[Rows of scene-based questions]
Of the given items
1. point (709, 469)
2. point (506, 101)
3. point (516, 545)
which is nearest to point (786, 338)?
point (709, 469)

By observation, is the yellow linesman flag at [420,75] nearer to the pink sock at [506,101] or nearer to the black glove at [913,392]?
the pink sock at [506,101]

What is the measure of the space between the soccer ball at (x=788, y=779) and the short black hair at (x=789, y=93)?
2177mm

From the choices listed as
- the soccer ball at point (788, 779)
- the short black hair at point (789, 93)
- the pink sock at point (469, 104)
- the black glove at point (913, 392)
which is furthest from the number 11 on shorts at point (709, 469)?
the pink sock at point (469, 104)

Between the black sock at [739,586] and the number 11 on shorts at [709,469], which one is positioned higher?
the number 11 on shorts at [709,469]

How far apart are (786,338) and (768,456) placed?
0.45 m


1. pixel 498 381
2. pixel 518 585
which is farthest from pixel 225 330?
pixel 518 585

→ What is expected: Repeat every one of the rows above word for word, leaving nothing out and changing nothing.

→ Solution for this problem:
Of the given items
1. point (709, 469)
2. point (506, 101)
3. point (516, 545)
which is nearest to point (786, 338)?
point (709, 469)

By observation, is the yellow linesman flag at [420,75] nearer to the pink sock at [506,101] or nearer to the black glove at [913,392]?
the pink sock at [506,101]

What is the measure of the space between the soccer ball at (x=788, y=779) and the short black hair at (x=789, y=93)?
2177mm

From the choices listed as
- the soccer ball at point (788, 779)
- the short black hair at point (789, 93)
- the pink sock at point (469, 104)
- the black glove at point (913, 392)
which is furthest from the number 11 on shorts at point (709, 469)?
the pink sock at point (469, 104)

Between the black sock at [739,586] and the number 11 on shorts at [709,469], which one is positioned higher?
the number 11 on shorts at [709,469]

How far apart are (786,338) and (768,456) placed?
0.45 m


1. pixel 498 381
2. pixel 518 585
which is farthest from pixel 225 330?
pixel 518 585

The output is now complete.